» Textauszug:
┄┄┄┄┄┄┄┄┄┄┄┄┄┄┄┄┄┄┄┄
Was ist eigentlich die Gegenphase im Schallsignal?
Habe die Suchfunktion benutzt aber keine Erklärung gefunden. der Begriff wird , vor allem bei Dipol und Biopol-LS, recht häufig verwendet.

Es ist wirklich störend wenn alle von etwas reden und man selbst hat keine Ahnung worum es da geht, kommt man sich wieder vor wie früher im Mathe-Unterricht.

Also wenn mir ein Technikfreak dies in einfachen Worten (so ungefähr Grundschulniveau) erklären kann wäre ich höchst erfreut und extrem dankbar.

Gruß
Udo


[Beitrag von Tharsus am 27. Feb 2006, 12:19 bearbeitet]
Tantris
Hat sich gelöscht
#2 erstellt: 28. Feb 2006, 17:01
Hallo Tharsus,

Du meinst eine Verpolung oder Invertierung des Signals?

Vereinfacht ausgedrückt, besteht Schall aus sog. "negativen und positiven Halbwellen" - ein Lautsprecher drückt entweder Luft zusammen oder er zieht sie auseinander, erzeugt als einmal über- und einmal Unterdruck, und das ständig im Wechsel.

Eine Verpolung oder Phaseninvertierung ist nun nichts anderes, als die Schwingungsrichtung und damit die Bewegung umzukehren: Wo eigentlich der Lautsprecher Überdruck erzeugen sollte, erzeugt er nun Unterdruck und umgekehrt.

Dipol-LS bestehen aus 2 invertierten Schallquellen, d.h. eine erzeugt eine Druckwelle, während die andere gleichzeitig eine Unterdruckwelle erzeugt (kann auch vorder- und Rückseite ein und derselben Membran sein). Im Idealfall löscht sich der Schall nun auf 90Grad seitlich völlig aus, weil er ja invertiert ist.

Ein Bipol besteht hingegen aus 2 phasengleich spielenden Schallquellen, im Idealfall (bei annähernden Kugelstrahlern) addiert sich der Schall auf 90 Grad.

Gruß, T.
Tharsus
Hat sich gelöscht
#3 erstellt: 28. Feb 2006, 17:17
Hallo Tantris,
klasse, vielen Dank, jetzt bin ich dem Ganzen schon mal ein gutes Stück näher. Entstanden ist bei mir die Frage dadurch, dass es in Bezug auf analoges Dolby Surround immer heißt, dass im Stereosignal gegenphasige Signale "versteckt" sind, die dann vom Decoder herausgerechnet werden und auf die hinteren Kanäle gelegt werden. Darunter kann ich mir überhaupt nichts vorstellen. Auch wenn analoges Surround nicht mehr so wichtig ist, hat es mich interessiert wie in der Stereoinformation Signale "versteckt" sind.
┄┄┄┄┄┄┄┄┄┄┄┄┄┄┄┄┄┄┄┄
» Auszug aus Datensatz:
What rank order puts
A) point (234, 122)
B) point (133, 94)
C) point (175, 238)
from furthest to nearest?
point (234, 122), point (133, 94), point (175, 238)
┄┄┄┄┄┄┄┄┄┄┄┄┄┄┄┄┄┄┄┄
» Zu erledigen:
**A.** Was passiert laut dem Text über die Gegenphase im Schallsignal bei einem Dipol-Lautsprecher im Idealfall mit dem Schall auf 90 Grad seitlich?
**B.** Führe den Text über die Gegenphase im Schallsignal im Anschluss an seinen letzten Satz weiter.
Die Einträge spielen hierbei keine Rolle.

» Lösungen der Aufgaben:
**A.** Der Schall löscht sich dort völlig aus, weil er invertiert ist.

**B.**
Bislang war ich der Meinung, dass ein LS immer nur Druck erzeugt. Man lernt halt nie aus.

Merci
Udo
Tantris
Hat sich gelöscht
#4 erstellt: 28. Feb 2006, 17:38
Hallo Tharsus,

Bei analogen Dolby Surround Prologic handelt es sich um ein sog. Matrix-Verfahren, d.h. 4 bzw. 5 Kanäle werden so zusammengemischt, daß sie in 2 Kanäle "passen". Im Decoder/Receiver muß wieder auseinanderklamüsert werden, und zwar folgendermaßen:

- Phasengleiche Signale in Links und Rechts gehen an den Center
- Signale ohne Phasenbeziehungen (fachwort: dekorreliert) verbleiben bei Links und Rechts
- Phaseninvertierte (verpolte) Signale werden an die Rears (in Mono!) geleitet, und zwar ohne die Höhen
- evtl. noch Abtrennung der Tiefen an den Subwoofer

Eine Schwingung besteht i.A. immer aus positiver und negativer Halbwelle, d.h. Druck und Unterdruck.

Gruß, T.
Tharsus
Hat sich gelöscht
#5 erstellt: 28. Feb 2006, 21:54
Hallo Tantris,
P E R F E K T !!!
ich lese mir deine Erklärungen noch ein paar mal durch bis mein Hirn das nachvollziehen kann, hab`s aber begriffen.
Ein begeistertes Dankeschön von mir.

Gruß
Udo
richi44
Hat sich gelöscht
#6 erstellt: 01. Mrz 2006, 14:18
Man kann das auch mit der Aufnahmetechnik noch etwas verdeutlichen. Zuerst die übliche Stereotechnik XY mit zwei Richtmikrofonen.

Hier ist die Phasenlage bei beiden Mikrofonen gleich. Jede Luftdruckerhöhung vor der Membrane (Pfeilspitze) erzeugt ein positives elektrisches Signal.
Jedes elektrische Signal wird verstärkt und über einen eigenen Lautsprecher (L/R) wiedergegeben.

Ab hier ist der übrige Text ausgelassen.